Every line from the one with "In the image, how" to the end of the data needs to be copied exactly, and no line before it.

===== DATA SHOWN =====

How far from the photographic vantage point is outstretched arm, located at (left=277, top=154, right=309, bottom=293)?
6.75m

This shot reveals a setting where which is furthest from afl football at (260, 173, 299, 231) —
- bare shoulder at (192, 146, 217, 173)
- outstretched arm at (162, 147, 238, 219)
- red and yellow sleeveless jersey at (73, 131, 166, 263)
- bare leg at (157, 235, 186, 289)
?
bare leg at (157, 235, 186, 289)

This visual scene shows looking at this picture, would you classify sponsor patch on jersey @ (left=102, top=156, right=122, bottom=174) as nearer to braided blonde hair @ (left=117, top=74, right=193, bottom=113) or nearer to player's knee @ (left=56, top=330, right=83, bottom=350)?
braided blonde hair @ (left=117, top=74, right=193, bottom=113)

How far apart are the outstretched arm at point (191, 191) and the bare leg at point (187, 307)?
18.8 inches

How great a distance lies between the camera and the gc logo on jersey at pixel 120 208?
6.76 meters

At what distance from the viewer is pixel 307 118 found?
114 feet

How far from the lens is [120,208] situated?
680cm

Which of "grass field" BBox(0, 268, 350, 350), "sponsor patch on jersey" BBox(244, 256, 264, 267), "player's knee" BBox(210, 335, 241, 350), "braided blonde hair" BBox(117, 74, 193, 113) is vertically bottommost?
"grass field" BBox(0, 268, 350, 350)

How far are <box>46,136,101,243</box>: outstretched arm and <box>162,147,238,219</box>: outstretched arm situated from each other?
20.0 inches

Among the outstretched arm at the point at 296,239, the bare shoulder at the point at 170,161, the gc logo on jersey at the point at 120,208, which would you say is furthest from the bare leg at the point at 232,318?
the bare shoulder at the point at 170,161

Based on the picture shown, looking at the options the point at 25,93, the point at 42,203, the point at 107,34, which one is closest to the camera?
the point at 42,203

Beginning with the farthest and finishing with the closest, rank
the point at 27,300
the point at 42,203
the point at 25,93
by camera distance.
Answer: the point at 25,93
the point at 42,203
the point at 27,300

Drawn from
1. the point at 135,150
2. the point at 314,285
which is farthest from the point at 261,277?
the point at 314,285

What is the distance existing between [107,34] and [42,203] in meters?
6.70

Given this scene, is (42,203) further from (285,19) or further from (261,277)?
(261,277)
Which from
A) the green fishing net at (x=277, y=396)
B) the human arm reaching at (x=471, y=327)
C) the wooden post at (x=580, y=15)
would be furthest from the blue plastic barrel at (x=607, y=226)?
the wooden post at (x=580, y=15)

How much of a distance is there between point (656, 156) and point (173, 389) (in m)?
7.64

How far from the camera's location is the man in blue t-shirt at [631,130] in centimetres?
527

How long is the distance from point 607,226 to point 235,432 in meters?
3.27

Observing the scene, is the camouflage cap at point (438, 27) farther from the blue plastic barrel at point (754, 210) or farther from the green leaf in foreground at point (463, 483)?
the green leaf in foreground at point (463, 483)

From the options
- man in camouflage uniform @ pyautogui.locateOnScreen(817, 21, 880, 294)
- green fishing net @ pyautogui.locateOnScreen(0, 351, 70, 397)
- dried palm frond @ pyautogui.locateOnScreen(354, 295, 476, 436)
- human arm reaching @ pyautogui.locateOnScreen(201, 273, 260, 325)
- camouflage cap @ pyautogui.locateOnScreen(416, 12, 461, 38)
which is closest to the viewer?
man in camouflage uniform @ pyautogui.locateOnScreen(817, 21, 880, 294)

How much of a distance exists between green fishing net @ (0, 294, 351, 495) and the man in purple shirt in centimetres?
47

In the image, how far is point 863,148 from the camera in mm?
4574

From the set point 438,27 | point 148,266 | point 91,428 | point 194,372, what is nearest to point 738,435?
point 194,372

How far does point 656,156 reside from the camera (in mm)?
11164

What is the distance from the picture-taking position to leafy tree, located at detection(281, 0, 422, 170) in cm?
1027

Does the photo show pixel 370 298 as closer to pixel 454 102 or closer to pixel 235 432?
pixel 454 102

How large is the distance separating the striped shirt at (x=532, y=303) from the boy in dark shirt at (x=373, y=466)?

=====

* [COMPLETED TASK]
In the image, how far is point 863,148 from the camera in mm?
4574

From the set point 438,27 | point 148,266 | point 91,428 | point 194,372, what is nearest to point 738,435?
point 194,372

How far does point 656,156 reside from the camera (in mm)?
11164

What is the distance from the picture-taking position to leafy tree, located at detection(281, 0, 422, 170) in cm?
1027

Does the photo show pixel 370 298 as closer to pixel 454 102 or closer to pixel 235 432?
pixel 454 102

How large is the distance separating the striped shirt at (x=532, y=303) from the boy in dark shirt at (x=373, y=466)?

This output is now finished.